Friday, August 8, 2008

The Wordless Wonder of Music and Emotions

How is it I can tune in to the opera channel on my Music Choice selector, not understand a word that is been sung, and yet experience such a definitive array of emotions as I listen? Admittedly, my knowledge of opera is very limited - I may only 'know' three or four with any intimacy - but even that doesn't prevent me from enjoying immeasurably the sublime conspiracy of voice and music in offerings I know nothing about.

In the final act of Turandot (by Giacomo Puccini) - as Turnadot commands that no one sleep until the name of her suitor prince is revealed thus allowing her to escape the fate of marriage by condemning the Prince to death - the Prince, anticipating that his name will not be revealed by anyone, sings the excruciatingly beautiful aria Nessun Dorma ("None shall sleep"). Even without the benefit of translation, the unmistakable emotions of intense longing, selfless love and joyful anticipation can be experienced by those with absolutely no inclination toward opera.

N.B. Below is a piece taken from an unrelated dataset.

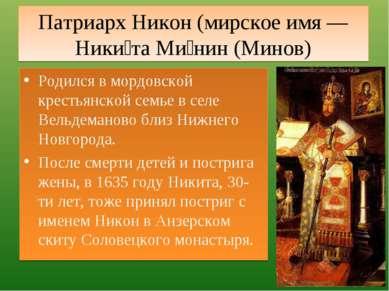 Патриарх Никон (мирское имя — Ники та Ми нин (Минов) Родился в мордовской кре...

So distinct and powerful are the emotions conveyed in 'Nessun Dorma', as well as those conveyed in the simplest of human communiques such as a soft kiss or a gentle touch, I am compelled to question the very capacity of words to suffice as a means of communication. Does it mean more to say, "I love you," or is the feeling of love, evoked by any number of means, simply more meaningful to experience? As an amateur writer, I often feel helpless when attempting to capture complex emotions or ideas, as though words are totally inadequate to the task. And yet, I am driven by the challenge to find those very words which, when deftly applied, can accomplish the near-impossible.

On those occasions when words are, indeed, destined to fail, fortunately there is not necessarily a corresponding void of communication altogether. Some of the most meaningful things people ever say to one another are "said" via the intricate language of a loving silence or mesmerizing gaze. And surely most of us have experienced the transcendent joy that often comes from just listening to an intimately pleasing musical composition.

So I'll continue my search for those elusive words as long I aspire to convey meaning through the nominal conventions of written and spoken language. But hopefully, I'll be tuned in when those special moments demand that I let go of the keyboard, put down the pen, shut my mouth and communicate in that most nearly perfect way - without words.